New Air Ambulance Serving the Panhandle - KFDA - NewsChannel 10 / Amarillo News, Weather, Sports

New Air Ambulance Serving the Panhandle

Ted Graham, Interim City Manager of Guymon. Ted Graham, Interim City Manager of Guymon.
Loel Letts, Eagle Med Pilot Loel Letts, Eagle Med Pilot
John Hicks, BSA CEO John Hicks, BSA CEO

After six months of planning, a medical partnership between a hospital and an air ambulance connected Guymon with Amarillo today.

It takes two hours for an ambulance to reach Amarillo from Guymon, now this helicopter can make the same trip in just over half an hour.

Eagle Med an air transport company opened it's 14th location today at a ribbon cutting ceremony. The Oklahoma panhandle now has a quick response for ill patients.

"We will welcome it, we need to update our service. Cimmeron, Texas and Beaver counties are some of the most remote counties. We are the most remote in Oklahoma. Being on top of Amarillo really makes Amarillo our service area." said Ted Graham, interim city manager of Guymon.

"We have about a 100 mile range meaning we can go out and back 100 miles and have a nice safe reserve," said Loel Letts, Eagle Med pilot.

From Guymon the closest specialized medicine is in Amarillo. So Eagle Med has teamed up with BSA hospital to provide regional care.

"Eagle Med will bring patients to BSA from this region about 8 to 10 percent of patients that come to BSA in Amarillo are from Oklahoma and southwest Kansas." said John Hicks, BSA CEO.

BSA Even had to make some changes so the partnership could work.

"BSA brought a similar vision as our company and so they said we will build you a helipad.
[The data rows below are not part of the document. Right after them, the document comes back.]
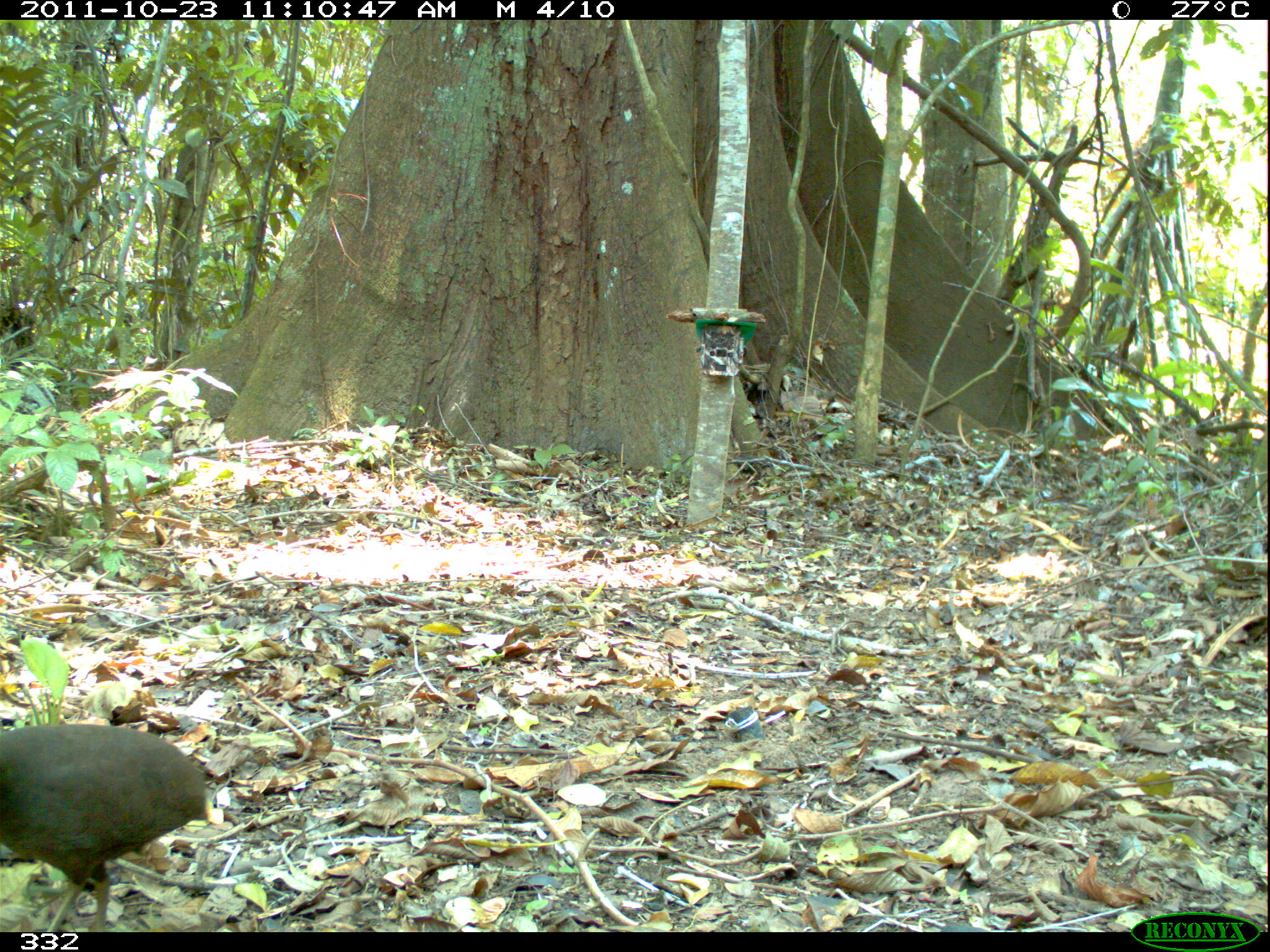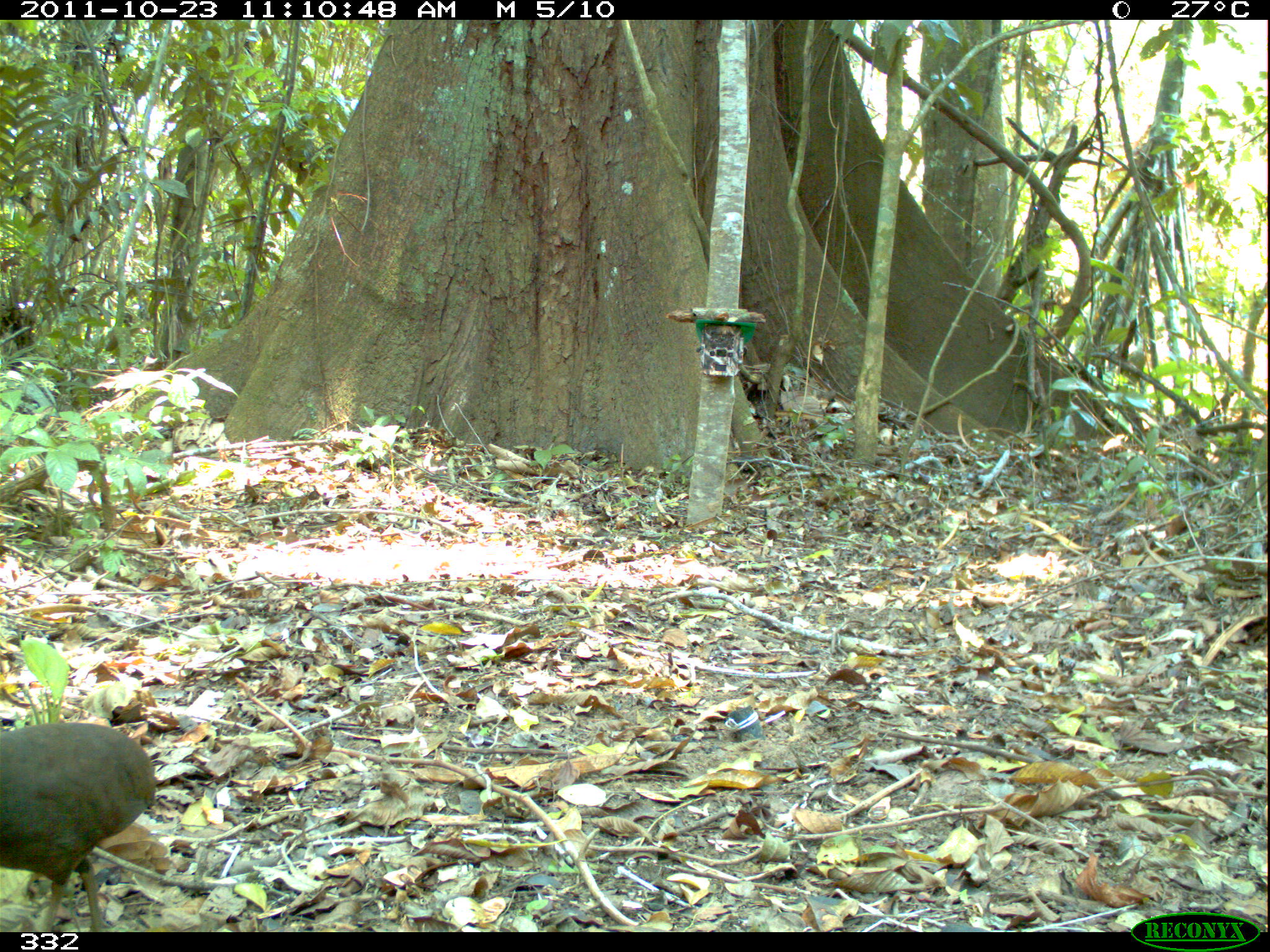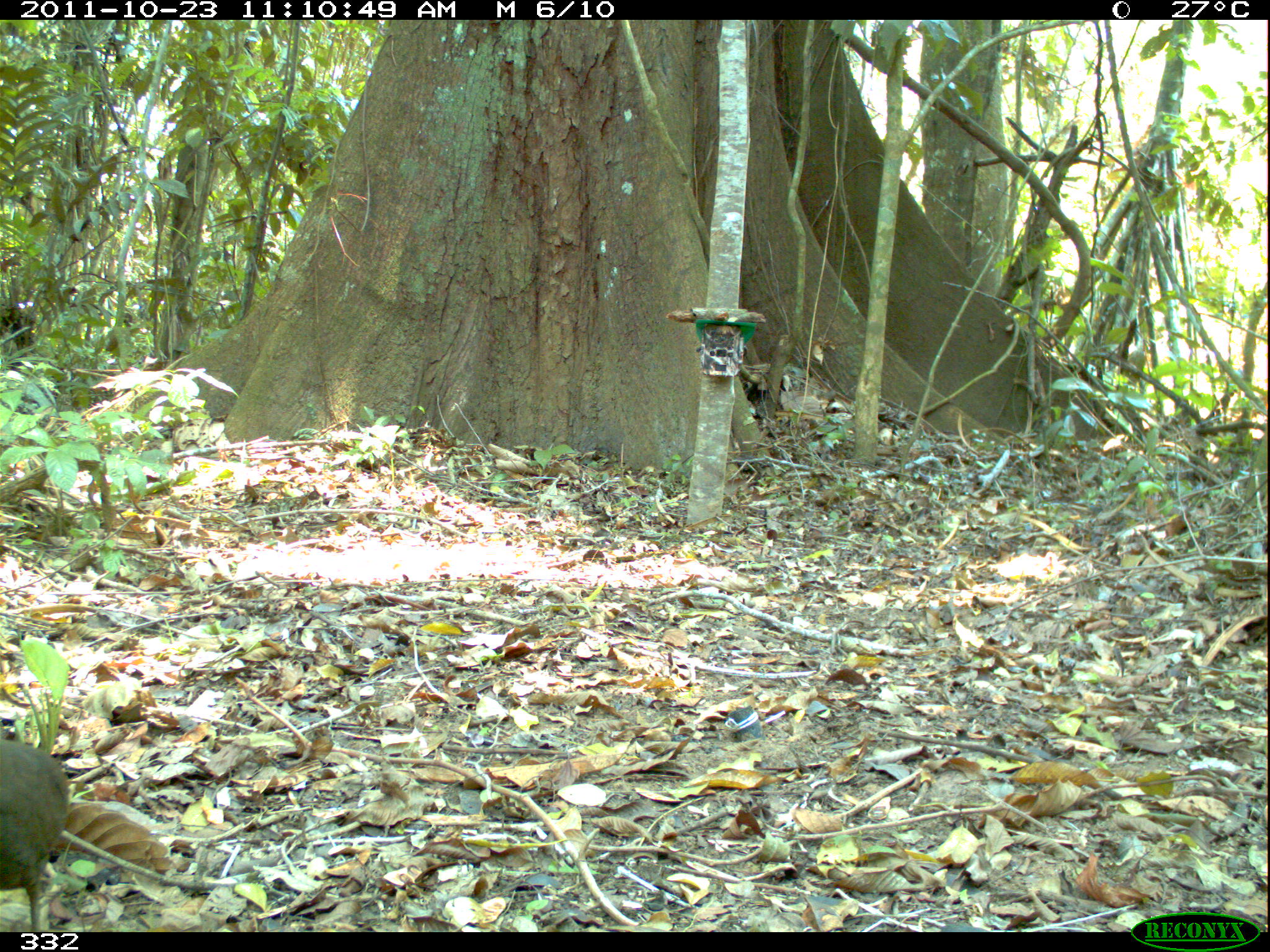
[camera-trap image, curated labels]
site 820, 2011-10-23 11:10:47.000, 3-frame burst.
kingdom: Animalia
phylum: Chordata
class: Aves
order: Tinamiformes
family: Tinamidae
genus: Crypturellus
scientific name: Crypturellus cinereus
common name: cinereous tinamou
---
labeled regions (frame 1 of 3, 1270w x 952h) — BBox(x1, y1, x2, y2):
crypturellus cinereus: BBox(0, 718, 209, 932)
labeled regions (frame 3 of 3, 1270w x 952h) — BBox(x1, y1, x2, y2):
crypturellus cinereus: BBox(0, 734, 69, 932)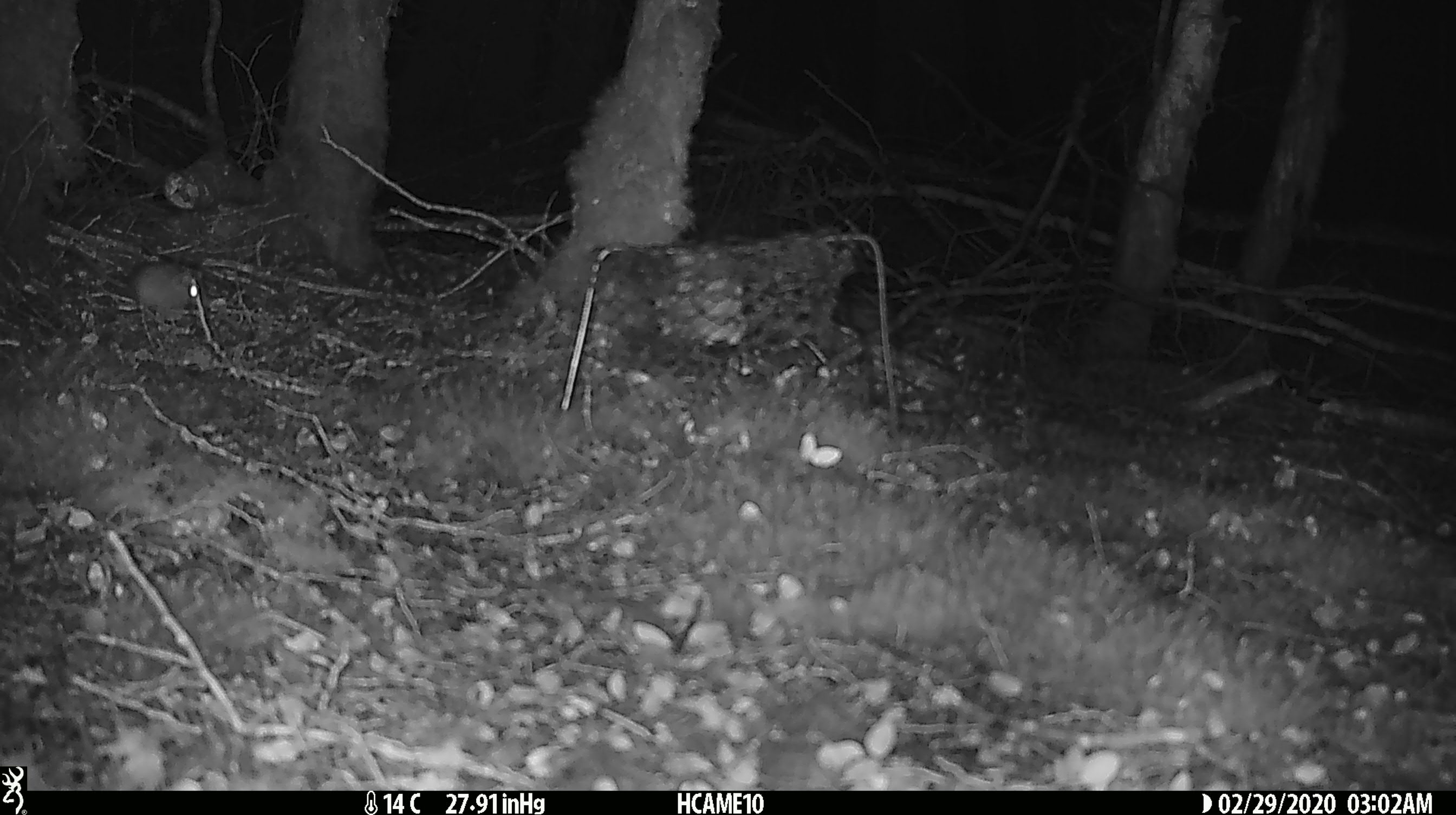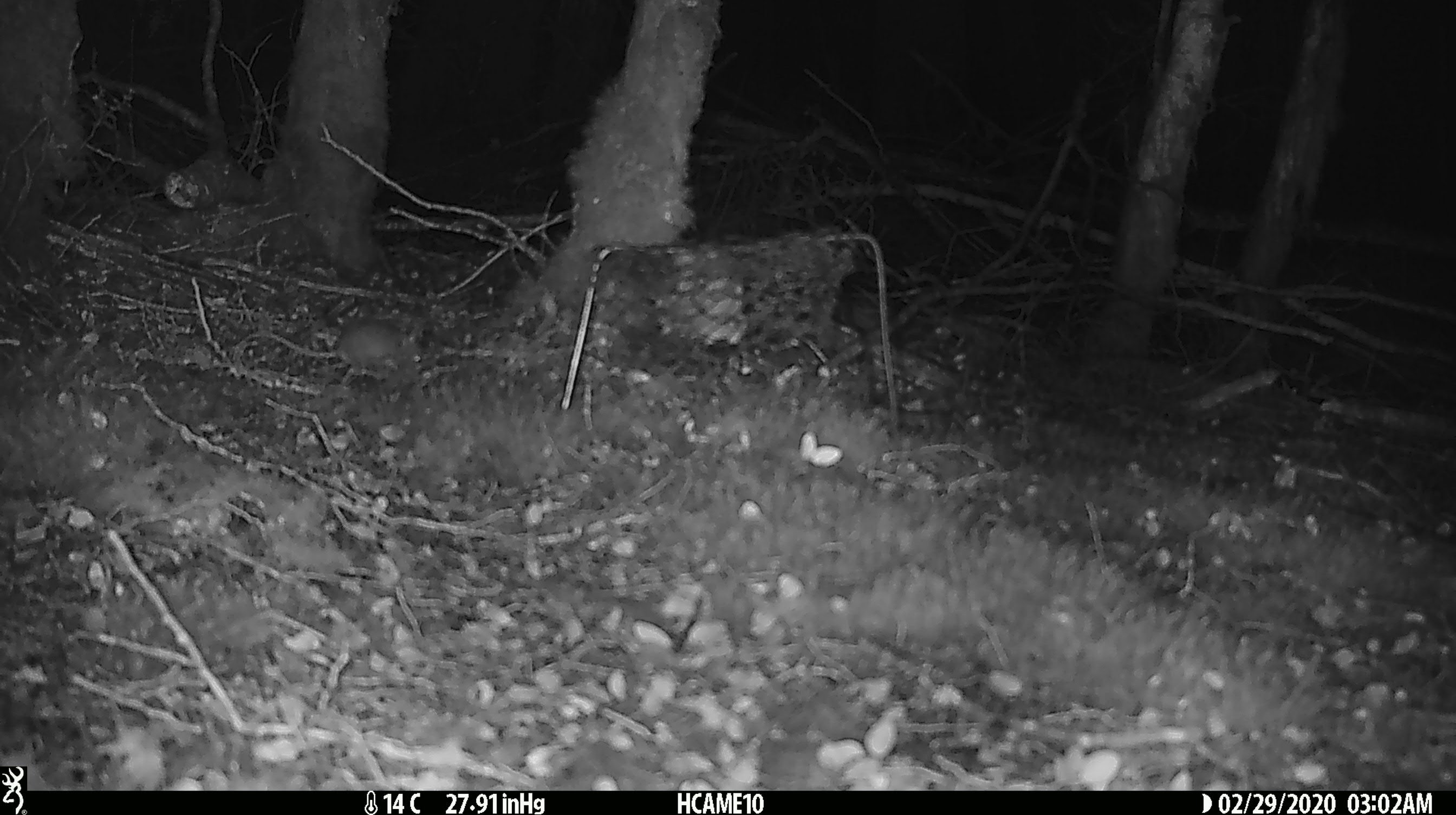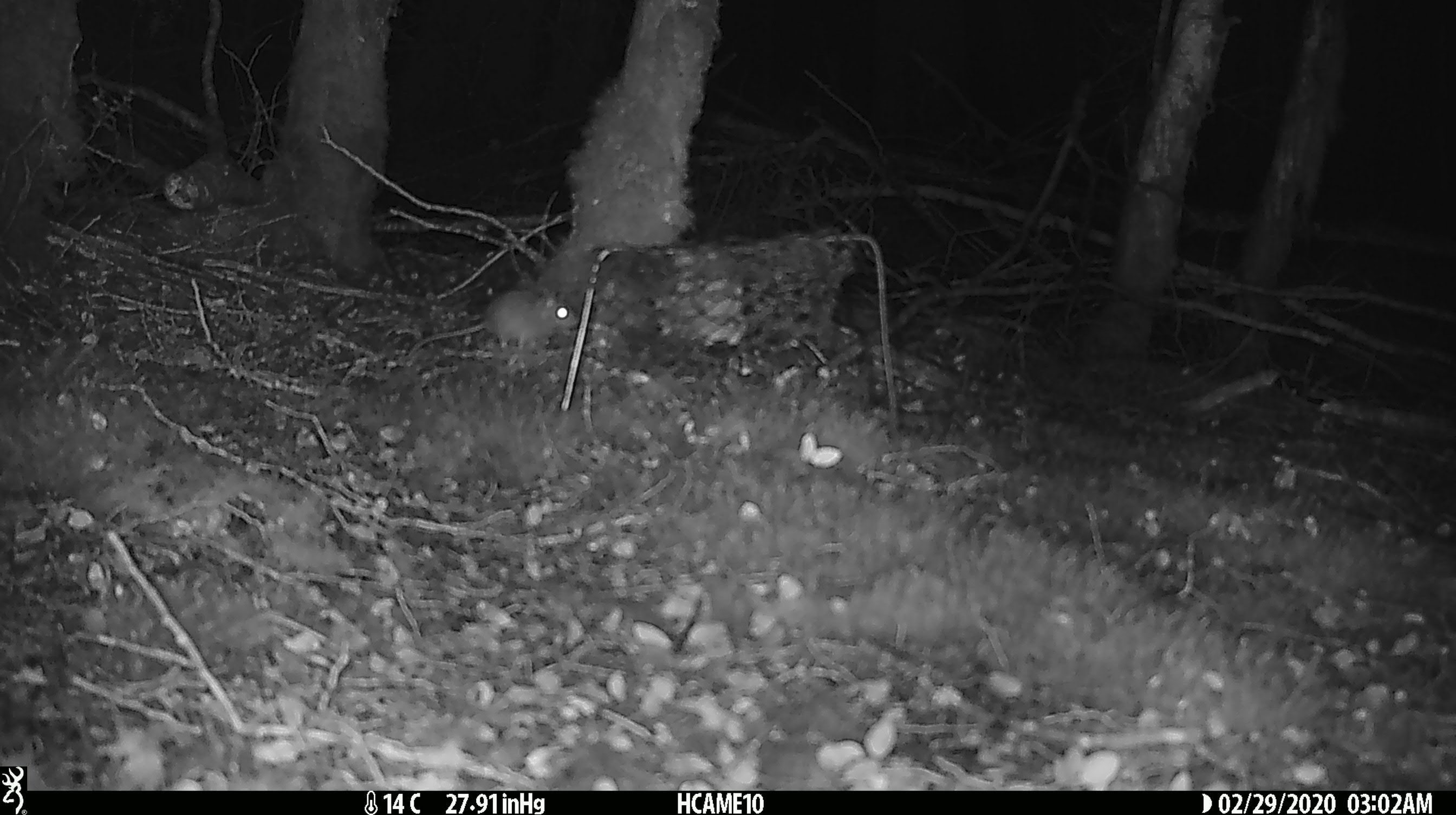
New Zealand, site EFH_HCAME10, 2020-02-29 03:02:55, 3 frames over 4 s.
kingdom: Animalia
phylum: Chordata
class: Mammalia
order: Rodentia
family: Muridae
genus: Mus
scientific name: Mus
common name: mouse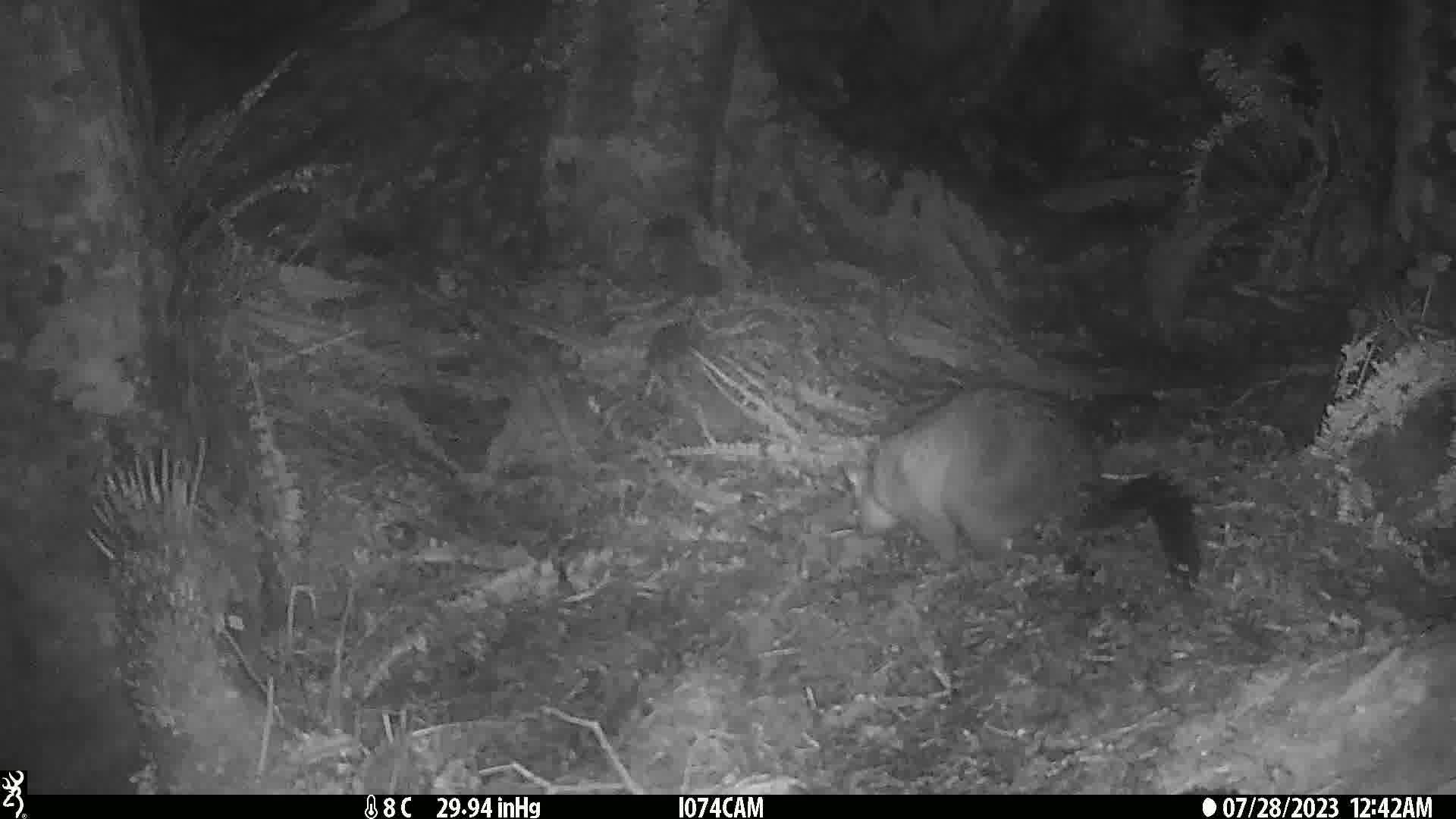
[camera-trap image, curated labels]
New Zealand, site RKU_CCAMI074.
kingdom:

So they went right out and built us a helipad to land on," said Ida Ballard, Co-owner of Eagle Med.

Now people from all over the northern panhandle region can receive rapid medical attention at a facility that can meet specific needs.

"The benefit of this helicopter is that it's right here. So if there is a heart attack and they go to the Guymon hospital. We pick them up and carry them to Amarillo or Oklahoma city, so it's a big life saving neccessity." Hicks said.